[[ Material for the task, beginning ]]

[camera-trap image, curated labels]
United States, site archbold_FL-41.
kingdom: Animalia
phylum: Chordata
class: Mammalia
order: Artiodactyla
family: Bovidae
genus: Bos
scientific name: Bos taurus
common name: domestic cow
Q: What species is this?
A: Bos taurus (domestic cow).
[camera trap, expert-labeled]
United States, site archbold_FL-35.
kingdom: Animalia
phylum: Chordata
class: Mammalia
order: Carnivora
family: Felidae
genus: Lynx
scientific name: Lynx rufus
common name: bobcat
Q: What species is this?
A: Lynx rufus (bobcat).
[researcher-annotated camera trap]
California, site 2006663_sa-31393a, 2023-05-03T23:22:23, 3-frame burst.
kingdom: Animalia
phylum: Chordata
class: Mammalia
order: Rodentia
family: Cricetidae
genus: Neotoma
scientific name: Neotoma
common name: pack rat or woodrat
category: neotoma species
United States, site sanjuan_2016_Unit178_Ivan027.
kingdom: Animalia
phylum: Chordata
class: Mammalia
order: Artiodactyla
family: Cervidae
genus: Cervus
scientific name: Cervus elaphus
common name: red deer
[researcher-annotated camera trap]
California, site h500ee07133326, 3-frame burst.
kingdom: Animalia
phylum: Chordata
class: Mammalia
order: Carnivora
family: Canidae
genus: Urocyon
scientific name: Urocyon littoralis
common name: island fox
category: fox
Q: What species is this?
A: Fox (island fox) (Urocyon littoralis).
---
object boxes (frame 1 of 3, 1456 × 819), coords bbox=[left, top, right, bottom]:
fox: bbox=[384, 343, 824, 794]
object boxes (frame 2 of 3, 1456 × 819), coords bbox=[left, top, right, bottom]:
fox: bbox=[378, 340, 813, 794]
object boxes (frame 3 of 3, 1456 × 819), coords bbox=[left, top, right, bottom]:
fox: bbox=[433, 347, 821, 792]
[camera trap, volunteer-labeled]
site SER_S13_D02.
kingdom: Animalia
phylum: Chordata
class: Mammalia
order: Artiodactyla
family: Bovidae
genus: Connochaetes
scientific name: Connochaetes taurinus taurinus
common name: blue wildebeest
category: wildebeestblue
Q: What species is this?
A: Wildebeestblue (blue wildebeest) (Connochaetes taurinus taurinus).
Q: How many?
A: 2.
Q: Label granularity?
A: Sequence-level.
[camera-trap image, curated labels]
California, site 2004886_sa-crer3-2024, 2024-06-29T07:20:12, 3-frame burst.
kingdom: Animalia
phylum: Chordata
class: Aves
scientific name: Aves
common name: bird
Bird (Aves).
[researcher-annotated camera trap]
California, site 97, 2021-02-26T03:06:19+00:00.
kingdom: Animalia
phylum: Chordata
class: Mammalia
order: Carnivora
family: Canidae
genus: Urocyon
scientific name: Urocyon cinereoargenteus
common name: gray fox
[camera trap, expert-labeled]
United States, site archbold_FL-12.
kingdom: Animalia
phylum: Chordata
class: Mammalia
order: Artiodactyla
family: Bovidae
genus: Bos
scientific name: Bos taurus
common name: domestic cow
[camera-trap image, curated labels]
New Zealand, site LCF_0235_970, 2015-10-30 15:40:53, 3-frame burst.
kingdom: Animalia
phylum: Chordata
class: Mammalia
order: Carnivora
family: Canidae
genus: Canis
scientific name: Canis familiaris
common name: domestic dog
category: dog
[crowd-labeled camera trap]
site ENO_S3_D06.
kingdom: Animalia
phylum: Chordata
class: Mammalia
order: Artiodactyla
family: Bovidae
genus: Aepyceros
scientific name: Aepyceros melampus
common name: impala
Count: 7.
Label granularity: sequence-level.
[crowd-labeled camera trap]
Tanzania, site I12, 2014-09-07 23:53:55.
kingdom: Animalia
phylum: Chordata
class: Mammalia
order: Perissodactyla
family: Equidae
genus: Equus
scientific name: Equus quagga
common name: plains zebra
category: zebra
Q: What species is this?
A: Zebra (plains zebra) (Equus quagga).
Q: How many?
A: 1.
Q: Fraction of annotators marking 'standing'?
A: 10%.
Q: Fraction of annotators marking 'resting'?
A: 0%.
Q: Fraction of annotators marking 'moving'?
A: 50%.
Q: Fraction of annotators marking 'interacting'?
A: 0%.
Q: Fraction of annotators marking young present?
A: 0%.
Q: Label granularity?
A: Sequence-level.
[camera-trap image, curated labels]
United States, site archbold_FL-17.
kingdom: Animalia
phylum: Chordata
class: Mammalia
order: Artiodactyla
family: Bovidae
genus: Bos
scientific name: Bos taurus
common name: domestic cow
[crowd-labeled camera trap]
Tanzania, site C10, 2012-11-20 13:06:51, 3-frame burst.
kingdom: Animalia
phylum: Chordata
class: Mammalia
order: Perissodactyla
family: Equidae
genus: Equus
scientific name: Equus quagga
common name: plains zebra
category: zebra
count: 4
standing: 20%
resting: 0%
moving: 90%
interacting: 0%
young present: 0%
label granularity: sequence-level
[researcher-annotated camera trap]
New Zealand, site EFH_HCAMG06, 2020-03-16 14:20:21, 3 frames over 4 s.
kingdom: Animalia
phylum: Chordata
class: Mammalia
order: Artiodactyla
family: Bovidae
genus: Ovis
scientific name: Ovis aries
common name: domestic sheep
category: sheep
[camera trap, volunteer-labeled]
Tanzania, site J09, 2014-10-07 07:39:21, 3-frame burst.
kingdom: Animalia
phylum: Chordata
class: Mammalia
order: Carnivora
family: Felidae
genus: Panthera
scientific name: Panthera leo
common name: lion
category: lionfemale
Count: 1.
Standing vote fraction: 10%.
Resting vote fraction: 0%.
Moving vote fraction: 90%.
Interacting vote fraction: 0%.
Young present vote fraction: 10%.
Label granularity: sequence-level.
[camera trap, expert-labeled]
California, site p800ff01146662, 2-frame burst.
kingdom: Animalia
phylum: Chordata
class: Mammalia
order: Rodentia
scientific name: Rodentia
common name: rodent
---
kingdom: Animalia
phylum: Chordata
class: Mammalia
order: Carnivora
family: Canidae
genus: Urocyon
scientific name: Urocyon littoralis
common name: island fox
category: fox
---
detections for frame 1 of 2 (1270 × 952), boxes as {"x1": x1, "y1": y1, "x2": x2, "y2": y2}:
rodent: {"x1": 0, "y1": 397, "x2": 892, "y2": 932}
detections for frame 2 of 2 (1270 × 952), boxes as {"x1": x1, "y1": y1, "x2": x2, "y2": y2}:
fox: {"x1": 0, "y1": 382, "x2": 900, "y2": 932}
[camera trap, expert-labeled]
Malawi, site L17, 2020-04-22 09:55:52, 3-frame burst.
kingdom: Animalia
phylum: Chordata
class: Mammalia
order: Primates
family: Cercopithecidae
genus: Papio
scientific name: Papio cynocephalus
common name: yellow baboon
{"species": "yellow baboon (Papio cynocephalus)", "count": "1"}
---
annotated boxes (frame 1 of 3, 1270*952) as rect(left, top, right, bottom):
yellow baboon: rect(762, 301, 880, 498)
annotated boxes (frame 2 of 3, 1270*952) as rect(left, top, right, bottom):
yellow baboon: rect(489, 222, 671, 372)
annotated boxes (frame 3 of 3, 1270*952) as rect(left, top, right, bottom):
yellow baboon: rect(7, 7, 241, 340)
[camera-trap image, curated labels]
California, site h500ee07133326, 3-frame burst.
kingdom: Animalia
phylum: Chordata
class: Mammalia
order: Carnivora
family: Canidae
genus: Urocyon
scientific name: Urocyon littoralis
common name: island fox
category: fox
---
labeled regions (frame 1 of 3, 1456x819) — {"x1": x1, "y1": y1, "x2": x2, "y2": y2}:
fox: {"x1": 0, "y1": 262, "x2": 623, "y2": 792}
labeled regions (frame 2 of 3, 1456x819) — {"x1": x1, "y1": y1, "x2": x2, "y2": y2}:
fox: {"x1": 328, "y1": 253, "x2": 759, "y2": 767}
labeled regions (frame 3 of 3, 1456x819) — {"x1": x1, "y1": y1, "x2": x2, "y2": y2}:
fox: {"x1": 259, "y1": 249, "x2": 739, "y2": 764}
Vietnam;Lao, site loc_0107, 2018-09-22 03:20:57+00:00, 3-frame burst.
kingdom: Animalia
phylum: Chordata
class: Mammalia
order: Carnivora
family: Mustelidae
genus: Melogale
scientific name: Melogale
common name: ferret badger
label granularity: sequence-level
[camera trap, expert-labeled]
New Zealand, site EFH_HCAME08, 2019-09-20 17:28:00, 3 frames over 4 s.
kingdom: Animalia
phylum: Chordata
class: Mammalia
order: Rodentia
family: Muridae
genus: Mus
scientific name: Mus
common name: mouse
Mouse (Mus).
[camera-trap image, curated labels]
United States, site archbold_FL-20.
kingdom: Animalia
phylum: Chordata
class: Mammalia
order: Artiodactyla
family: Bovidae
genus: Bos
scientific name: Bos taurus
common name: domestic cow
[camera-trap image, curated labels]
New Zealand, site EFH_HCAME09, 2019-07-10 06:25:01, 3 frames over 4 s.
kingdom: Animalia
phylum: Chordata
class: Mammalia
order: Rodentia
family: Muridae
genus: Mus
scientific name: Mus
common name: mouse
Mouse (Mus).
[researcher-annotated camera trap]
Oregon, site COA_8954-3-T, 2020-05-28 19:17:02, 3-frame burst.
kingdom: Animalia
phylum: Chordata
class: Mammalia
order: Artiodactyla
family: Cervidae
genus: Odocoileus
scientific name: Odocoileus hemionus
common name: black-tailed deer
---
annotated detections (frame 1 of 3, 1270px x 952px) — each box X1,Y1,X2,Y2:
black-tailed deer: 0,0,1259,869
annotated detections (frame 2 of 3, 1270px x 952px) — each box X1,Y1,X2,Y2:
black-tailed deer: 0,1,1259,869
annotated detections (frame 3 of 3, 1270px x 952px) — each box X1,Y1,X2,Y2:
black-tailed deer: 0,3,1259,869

[[ Material for the task, end ]]

◆ Exercise requirements:
Find how many lines in the data above include the string "frames", and give that number alone.

◆ Answer space:
3